Besides the fact that I misspelled „smallest“and the fact that 1 is the
smallest positive integer, this is actually one of the very few things I
learned about programming. I have never received any formal education in
computer science or anything like that and have done my share of spaghetti
coding as a kid. But I had pretty much lost interest in programming when I
entered university.
That was only revived when I learned about perl from a fellow graduate student
which was in many ways much more what I liked compared to languages like C
(with declared variables and so many ways to shoot yourself in the food with
pointers etc). One of the many things I liked so much about perl is that
„array“ as a data type (or rather structure), the thing that is indexed by
integers, has much fewer uses than the C programmer thinks. Many things that
look like arrays are actually lists, where reasonable operations are first,
next or last elements, shifting, concatenating and of course iteration are
typical operations but „give me element number 17“ rarely is. And with foreach
it is so much harder to produce an obi wan error than with for (i=0; i <= 17;
i++) {} („Should it be <17?!?“).
And if you need a structure of indexed objects, indices are rarely again
integers, they can be anything in which case what looks like an array is
actually a hash. With that you can say „give me the dillutant cylinder“ rather
than „give me cylinder 1“ („or was it 0?!?“) and again you can interate etc etc.

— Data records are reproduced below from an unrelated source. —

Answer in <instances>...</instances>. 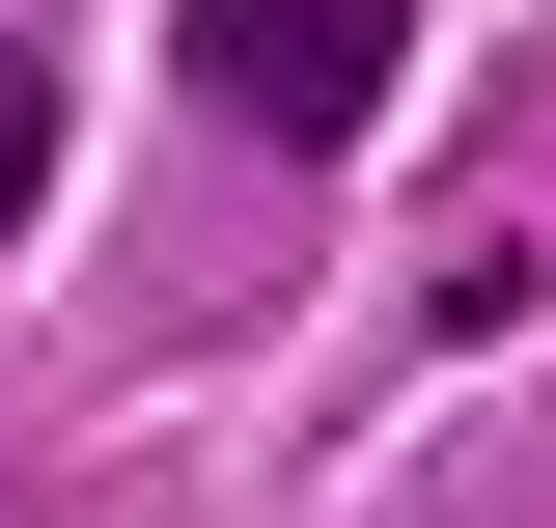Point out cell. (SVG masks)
Here are the masks:
<instances>
[{"label": "cell", "instance_id": "6da1fadb", "mask_svg": "<svg viewBox=\"0 0 556 528\" xmlns=\"http://www.w3.org/2000/svg\"><path fill=\"white\" fill-rule=\"evenodd\" d=\"M167 56H195V112H251V139H362L417 84V0H167Z\"/></svg>", "mask_w": 556, "mask_h": 528}, {"label": "cell", "instance_id": "7a4b0ae2", "mask_svg": "<svg viewBox=\"0 0 556 528\" xmlns=\"http://www.w3.org/2000/svg\"><path fill=\"white\" fill-rule=\"evenodd\" d=\"M28 196H56V84L0 56V251H28Z\"/></svg>", "mask_w": 556, "mask_h": 528}]
</instances>
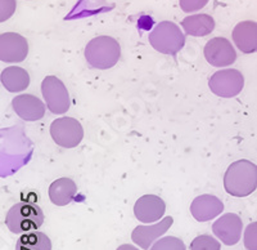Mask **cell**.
<instances>
[{
	"mask_svg": "<svg viewBox=\"0 0 257 250\" xmlns=\"http://www.w3.org/2000/svg\"><path fill=\"white\" fill-rule=\"evenodd\" d=\"M0 21L8 20L16 11V0H0Z\"/></svg>",
	"mask_w": 257,
	"mask_h": 250,
	"instance_id": "obj_24",
	"label": "cell"
},
{
	"mask_svg": "<svg viewBox=\"0 0 257 250\" xmlns=\"http://www.w3.org/2000/svg\"><path fill=\"white\" fill-rule=\"evenodd\" d=\"M225 191L235 197H245L257 189V165L249 160H238L226 169Z\"/></svg>",
	"mask_w": 257,
	"mask_h": 250,
	"instance_id": "obj_1",
	"label": "cell"
},
{
	"mask_svg": "<svg viewBox=\"0 0 257 250\" xmlns=\"http://www.w3.org/2000/svg\"><path fill=\"white\" fill-rule=\"evenodd\" d=\"M233 41L243 53L257 52V22L242 21L233 30Z\"/></svg>",
	"mask_w": 257,
	"mask_h": 250,
	"instance_id": "obj_15",
	"label": "cell"
},
{
	"mask_svg": "<svg viewBox=\"0 0 257 250\" xmlns=\"http://www.w3.org/2000/svg\"><path fill=\"white\" fill-rule=\"evenodd\" d=\"M76 183L70 178H59L49 187V199L54 205L64 206L70 204L76 195Z\"/></svg>",
	"mask_w": 257,
	"mask_h": 250,
	"instance_id": "obj_16",
	"label": "cell"
},
{
	"mask_svg": "<svg viewBox=\"0 0 257 250\" xmlns=\"http://www.w3.org/2000/svg\"><path fill=\"white\" fill-rule=\"evenodd\" d=\"M41 93L47 102V107L52 114L62 115L71 106L67 88L57 76H47L41 82Z\"/></svg>",
	"mask_w": 257,
	"mask_h": 250,
	"instance_id": "obj_5",
	"label": "cell"
},
{
	"mask_svg": "<svg viewBox=\"0 0 257 250\" xmlns=\"http://www.w3.org/2000/svg\"><path fill=\"white\" fill-rule=\"evenodd\" d=\"M243 222L239 215L226 213L212 224V231L225 245H235L240 240Z\"/></svg>",
	"mask_w": 257,
	"mask_h": 250,
	"instance_id": "obj_10",
	"label": "cell"
},
{
	"mask_svg": "<svg viewBox=\"0 0 257 250\" xmlns=\"http://www.w3.org/2000/svg\"><path fill=\"white\" fill-rule=\"evenodd\" d=\"M16 250H52V242L45 233L31 231L18 238Z\"/></svg>",
	"mask_w": 257,
	"mask_h": 250,
	"instance_id": "obj_19",
	"label": "cell"
},
{
	"mask_svg": "<svg viewBox=\"0 0 257 250\" xmlns=\"http://www.w3.org/2000/svg\"><path fill=\"white\" fill-rule=\"evenodd\" d=\"M2 84L12 93L22 92L30 86V75L25 68L11 66L2 72Z\"/></svg>",
	"mask_w": 257,
	"mask_h": 250,
	"instance_id": "obj_17",
	"label": "cell"
},
{
	"mask_svg": "<svg viewBox=\"0 0 257 250\" xmlns=\"http://www.w3.org/2000/svg\"><path fill=\"white\" fill-rule=\"evenodd\" d=\"M149 43L157 52L164 54H176L185 44V35L180 27L170 21L160 22L149 34Z\"/></svg>",
	"mask_w": 257,
	"mask_h": 250,
	"instance_id": "obj_4",
	"label": "cell"
},
{
	"mask_svg": "<svg viewBox=\"0 0 257 250\" xmlns=\"http://www.w3.org/2000/svg\"><path fill=\"white\" fill-rule=\"evenodd\" d=\"M12 107L16 114L26 121H36L44 118L45 105L32 95H21L13 98Z\"/></svg>",
	"mask_w": 257,
	"mask_h": 250,
	"instance_id": "obj_13",
	"label": "cell"
},
{
	"mask_svg": "<svg viewBox=\"0 0 257 250\" xmlns=\"http://www.w3.org/2000/svg\"><path fill=\"white\" fill-rule=\"evenodd\" d=\"M207 3L208 0H180V8L183 9V12L192 13L206 7Z\"/></svg>",
	"mask_w": 257,
	"mask_h": 250,
	"instance_id": "obj_23",
	"label": "cell"
},
{
	"mask_svg": "<svg viewBox=\"0 0 257 250\" xmlns=\"http://www.w3.org/2000/svg\"><path fill=\"white\" fill-rule=\"evenodd\" d=\"M121 56V47L111 36H98L91 39L85 47V58L94 68L107 70L116 65Z\"/></svg>",
	"mask_w": 257,
	"mask_h": 250,
	"instance_id": "obj_3",
	"label": "cell"
},
{
	"mask_svg": "<svg viewBox=\"0 0 257 250\" xmlns=\"http://www.w3.org/2000/svg\"><path fill=\"white\" fill-rule=\"evenodd\" d=\"M205 57L211 66L222 67L233 65L237 59V53L228 39L213 38L206 44Z\"/></svg>",
	"mask_w": 257,
	"mask_h": 250,
	"instance_id": "obj_9",
	"label": "cell"
},
{
	"mask_svg": "<svg viewBox=\"0 0 257 250\" xmlns=\"http://www.w3.org/2000/svg\"><path fill=\"white\" fill-rule=\"evenodd\" d=\"M116 250H139V249H137V247H135L134 245H130V244H123V245H121V246H118V247H117Z\"/></svg>",
	"mask_w": 257,
	"mask_h": 250,
	"instance_id": "obj_25",
	"label": "cell"
},
{
	"mask_svg": "<svg viewBox=\"0 0 257 250\" xmlns=\"http://www.w3.org/2000/svg\"><path fill=\"white\" fill-rule=\"evenodd\" d=\"M224 210V204L213 195H201L193 200L190 213L198 222H207L216 218Z\"/></svg>",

In any case, this realisation really struck me and I think it is really
important to use the correct type for index sets (or none at all) but using
integers suggests so many wrong things (like the possibility to do arithmetic
on them) while in the cases above all one really uses that every finite set can
be bijectively mapped to exactly one set of the form {0, 1, 2, …, n} but that
map is not canonical (if you like the language of category theory).
TL;DR
I try hard to avoid integer indices unless they are really asked for.